“Aravot” carries U.S. mediator Matthew Bryza’s interview with the Mediamax new agency in which he says that ordinary Armenians and Azerbaijanis should also “play a role in the search of ways of ensuring their peaceful co-existence.” That, according to him, also applies to “representatives of the people of Nagorno-Karabakh.” Bryza is also quoted as saying that the parties are “moving closer the signing of a comprehensive peace accord.”
According to “Hayots Ashkhar,” the next two years will be “fateful” for the resolution of the Nagorno-Karabakh conflict. The paper sees a real possibility of “international recognition of the Nagorno-Karabakh Republic” and a “further strengthening of Armenia’s international positions.”

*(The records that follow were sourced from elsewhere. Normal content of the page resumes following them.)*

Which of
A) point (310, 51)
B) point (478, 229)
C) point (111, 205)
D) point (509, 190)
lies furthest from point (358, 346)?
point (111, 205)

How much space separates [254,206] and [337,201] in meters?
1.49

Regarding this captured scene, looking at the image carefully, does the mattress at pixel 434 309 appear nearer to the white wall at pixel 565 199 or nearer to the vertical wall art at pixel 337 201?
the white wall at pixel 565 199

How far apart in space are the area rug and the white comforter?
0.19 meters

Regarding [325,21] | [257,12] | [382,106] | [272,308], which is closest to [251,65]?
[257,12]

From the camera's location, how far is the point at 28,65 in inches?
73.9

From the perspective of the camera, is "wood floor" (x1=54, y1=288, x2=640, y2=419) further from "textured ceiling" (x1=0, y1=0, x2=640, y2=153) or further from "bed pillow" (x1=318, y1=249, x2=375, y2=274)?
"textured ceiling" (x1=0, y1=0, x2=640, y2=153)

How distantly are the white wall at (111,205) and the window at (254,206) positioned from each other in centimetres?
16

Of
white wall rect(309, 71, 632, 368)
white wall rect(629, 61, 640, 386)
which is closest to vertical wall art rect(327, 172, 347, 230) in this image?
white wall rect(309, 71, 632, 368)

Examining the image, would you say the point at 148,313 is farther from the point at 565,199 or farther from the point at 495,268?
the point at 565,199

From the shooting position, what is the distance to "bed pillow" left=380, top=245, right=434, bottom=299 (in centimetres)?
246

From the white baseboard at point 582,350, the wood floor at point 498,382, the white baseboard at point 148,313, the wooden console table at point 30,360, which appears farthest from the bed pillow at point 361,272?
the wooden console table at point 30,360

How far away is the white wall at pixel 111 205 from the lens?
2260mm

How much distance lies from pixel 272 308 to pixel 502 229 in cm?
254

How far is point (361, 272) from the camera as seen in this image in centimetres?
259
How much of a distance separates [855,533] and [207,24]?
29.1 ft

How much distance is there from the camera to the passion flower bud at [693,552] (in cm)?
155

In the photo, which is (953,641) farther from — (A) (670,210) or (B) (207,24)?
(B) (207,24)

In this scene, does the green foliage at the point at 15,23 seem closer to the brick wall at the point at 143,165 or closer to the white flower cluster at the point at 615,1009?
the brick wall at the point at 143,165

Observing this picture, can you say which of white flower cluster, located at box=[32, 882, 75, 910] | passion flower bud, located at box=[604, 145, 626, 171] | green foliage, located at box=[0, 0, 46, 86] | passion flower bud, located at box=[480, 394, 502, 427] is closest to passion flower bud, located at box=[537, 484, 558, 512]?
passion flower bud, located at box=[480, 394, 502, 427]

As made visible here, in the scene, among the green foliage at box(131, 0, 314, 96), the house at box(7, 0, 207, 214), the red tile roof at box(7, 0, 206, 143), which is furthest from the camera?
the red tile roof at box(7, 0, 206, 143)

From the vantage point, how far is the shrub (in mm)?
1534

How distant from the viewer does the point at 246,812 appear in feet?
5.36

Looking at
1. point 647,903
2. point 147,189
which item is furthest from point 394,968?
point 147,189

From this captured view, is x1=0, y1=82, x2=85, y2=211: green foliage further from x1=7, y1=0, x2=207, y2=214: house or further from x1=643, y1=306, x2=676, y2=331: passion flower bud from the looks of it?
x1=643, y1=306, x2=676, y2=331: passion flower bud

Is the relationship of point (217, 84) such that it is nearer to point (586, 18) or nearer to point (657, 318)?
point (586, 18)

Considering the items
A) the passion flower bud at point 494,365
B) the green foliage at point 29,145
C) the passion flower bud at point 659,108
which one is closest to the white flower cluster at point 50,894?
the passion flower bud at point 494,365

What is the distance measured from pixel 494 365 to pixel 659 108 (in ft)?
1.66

But as “Azg” points out, the fact is that the Karabakh dispute remains unresolved despite a flurry of diplomatic activity in 2006 and talk of an impending Armenian withdrawal from occupied Azerbaijani lands. “At least until December 31, nobody will give anything to anyone,” says the paper.
“Chorrord Ishkhanutyun” says the Armenian public is now in a “state of hypnosis.” Armenians, says the paper, are waiting to see “who will manage to hand out more vote bribes: the HHK or Prosperous Armenia” and disagree on who gives more money to the opposition: Serzh Sarkisian or Robert Kocharian. “And so public opinion is divided” between those who think Prosperous Armenia is no match to Prosperous Armenia and those who predict a victory for Gagik Tsarukian. There are also differing opinions on the opposition’s sources of funding. “Some insist that it is the Russians that give money to the opposition, while the others point the finger at the Americans,” says the paper.
“Haykakan Zhamanak” says that the five judges of Armenia’s Court of Cassation who acquitted three soldiers controversially sentenced to life imprisonment now risk dismissal. The paper claims that Armenia’s leadership and security apparatus took their unprecedented ruling as a brazen gesture of defiance. It says the head of the court’s Chamber on Criminal Cases, Mher Khachatrian, is likely to bear the brunt of the government’s ire.
“Haykakan Zhamanak” reports that pro-Russian opposition leader Aram Karapetian has been presented with a Swish-made watch by Russian President Vladimir Putin. The paper says a Kremlin official passed the gift to a “representative” of Karapetian in Moscow this week. The oppositionist is quoted as saying that he does not know why he was rewarded by the Russian leader.